Von hier führen die Spuren zum Schwarzwald als unverwüstlicher Kulisse der Fernsehunterhaltung. Am langlebigsten: „Die Fallers“ vom SWR, mit bislang 1280 Episoden, gedreht am Unterfallengrundhof bei Furtwangen. Am erfolgreichsten: die ZDF-Serie „Die Schwarzwaldklinik“ aus den 1980er-Jahren, mit zeitweilig 25 Millionen Zuschauern pro Folge.

Black-Forest-Thriller: „Die Toten vom Schwarzwald“

„Die Toten vom Schwarzwald“ mit Heino Ferch
Die Frau verschwunden, auf der Suche nach ihrem Zwilling und einem Teufelspakt: Heino Ferch in „Die Toten vom Schwarzwald“ dpa | ZDF/Maria Wiesler

Auch der Schwarzwald-Horror kennt mittlerweile viele Spielarten. In der ZDF-Serie „Die Toten vom Schwarzwald“ von 2010 verkörpert Heino Ferch einen Kriminalisten, dessen Frau im Holltal spurlos verschwindet. Auf der Suche nach ihr stößt er schließlich auf ein ganzes Arsenal typischer Schwarzwald-Gruselzutaten.

Da ist eine Zwillingsschwester seiner Frau, von der niemand wusste. Da ist ein Teufelspakt, der die Holltäler seit dem 30-jährigen Krieg elendig zu fesseln scheint. Da findet sich eine Frauenleiche an jenen Zwillingsfelsen, wo der Pakt besiegelt wurde. Und ein böser Bürgermeister will nicht, dass irgendetwas herauskommt.

Mit anderen Worten, die Stilmittel des Schwarzwald-Horrors drohen sich langsam zu erschöpfen. Was aber insbesondere Fernsehmacher nicht zu stören scheint. 2023 erschien die ZDF-Mystery-Serie „Was wir fürchten“, voller gequälter, im Schwarzwald unterdrückter Jugendlicher. Fortsetzung folgt.

Der Schwarzwald als Klischee-Gefängnis: Tatort „Der Reini“

Szene aus dem Tatort „Der Reini“ mit Felician Hohnloser, Karsten Antonio Mielke und Mareike Beykirch
Gejagt vom Schwarzwald-Klischee: Im Tatort „Der Reini“ bringt der psychopathische Bruder von Kommissar Berg (Karsten Antonio Mielke, Mitte) die böse Vergangenheit ans Licht. Benoît Linder

Aussichtslos wird die Situation , wenn der Schwarzwald-Film aus den Schwarzwald-Klischees nicht mehr herausfindet. Das jüngste Opfer dieser geradezu schwarzwaldesken Entwicklung: der Freiburger Tatort-Kommissar Friedemann Berg, verkörpert von Hans-Jochen Wagner.

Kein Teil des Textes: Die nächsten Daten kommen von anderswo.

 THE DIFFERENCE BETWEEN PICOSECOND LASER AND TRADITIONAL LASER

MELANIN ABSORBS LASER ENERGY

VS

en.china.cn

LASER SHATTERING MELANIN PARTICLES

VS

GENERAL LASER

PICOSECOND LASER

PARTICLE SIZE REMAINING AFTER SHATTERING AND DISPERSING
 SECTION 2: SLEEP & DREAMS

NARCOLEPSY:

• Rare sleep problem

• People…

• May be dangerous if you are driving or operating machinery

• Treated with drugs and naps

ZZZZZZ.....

Zusammen mit seiner Kollegin Franziska Tobler (Eva Löbau) ermittelt er seit 2017 im Schwarzwald. Als ihn seine Drehbuchautoren auf die Welt brachten, hatte er von seinem düsteren Vorleben vermutlich noch keine Ahnung. In Folge 15 („Der Reini“) stellt sich heraus: Berg wusste früh, das sein psychopathischer Bruder die Leiche des Vaters auf dem alten Apfelhof der Familie verscharrt hat.

Wie lebt es sich damit? Wie wurde aus Friedemann Berg dennoch ein halbwegs zurechnungsfähiger Kriminalbeamter? Am Ende droht das Schwarzwald-Klischee seinen Helden zu erschlagen.

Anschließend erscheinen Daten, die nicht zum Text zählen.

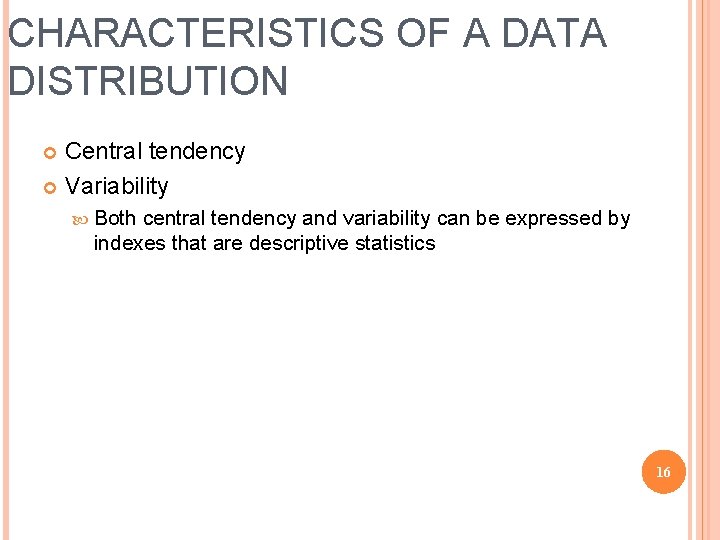 CHARACTERISTICS OF A DATA DISTRIBUTION

Central tendency
Variability
Both central tendency and variability can be expressed by indexes that are descriptive statistics

16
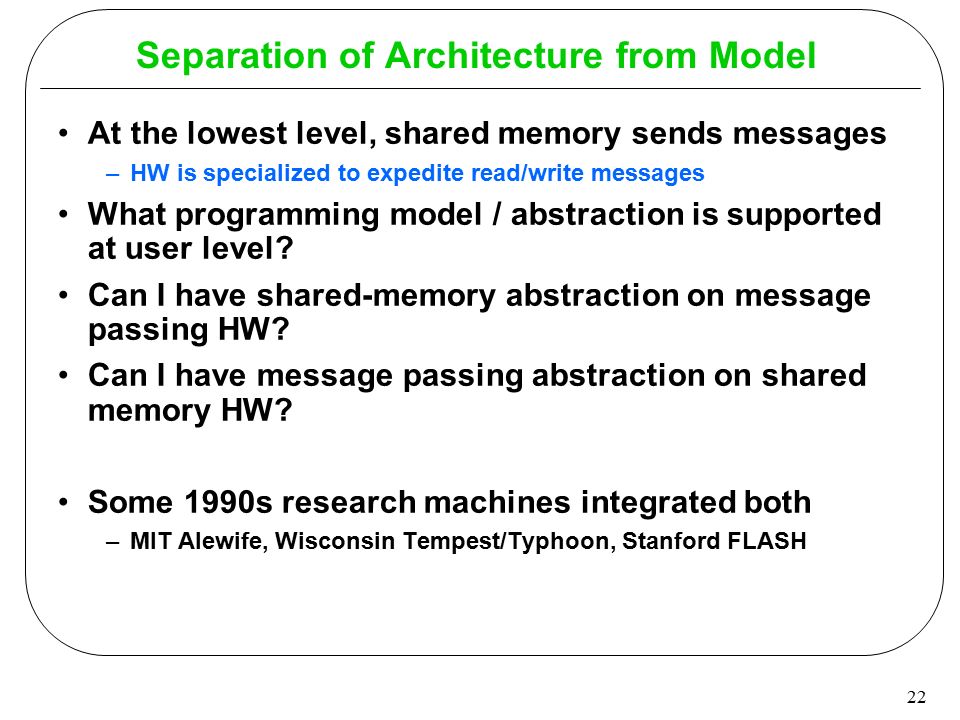 Separation of Architecture from Model

• At the lowest level, shared memory sends messages
– HW is specialized to expedite read/write messages

• What programming model / abstraction is supported at user level?

• Can I have shared-memory abstraction on message passing HW?

• Can I have message passing abstraction on shared memory HW?

• Some 1990s research machines integrated both
– MIT Alewife, Wisconsin Tempest/Typhoon, Stanford FLASH

22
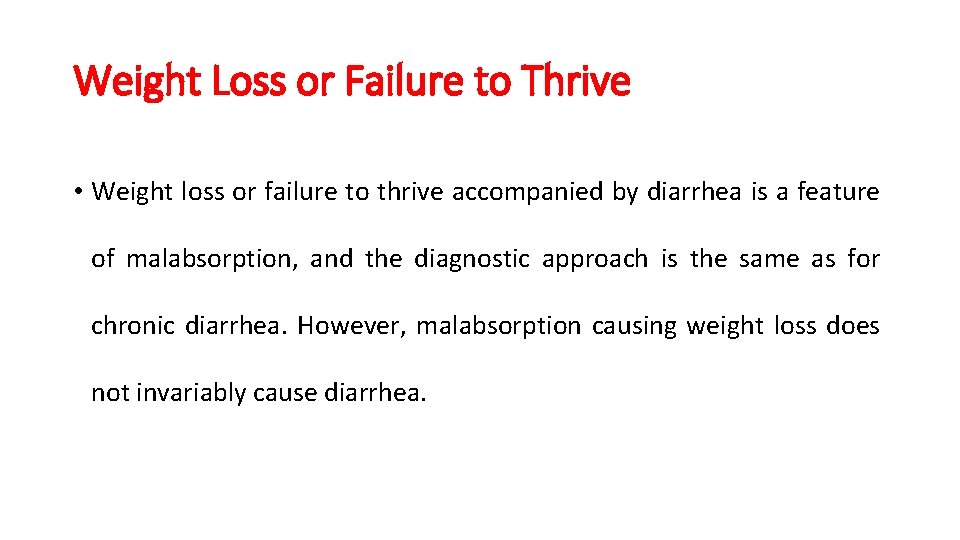 Weight Loss or Failure to Thrive

• Weight loss or failure to thrive accompanied by diarrhea is a feature of malabsorption, and the diagnostic approach is the same as for chronic diarrhea. However, malabsorption causing weight loss does not invariably cause diarrhea.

Heimat und Horror: Schwarzwald-Motive mit Zukunft?

Ist das der Fluch der Filmgeschichte? Der Schwarzwald scheint von den Klischees nicht mehr loszukommen, die im Film herumgeistern. Es wäre Zeit für neue Ideen. Vieles im Schwarzwald ließe sich sicher neu entdecken.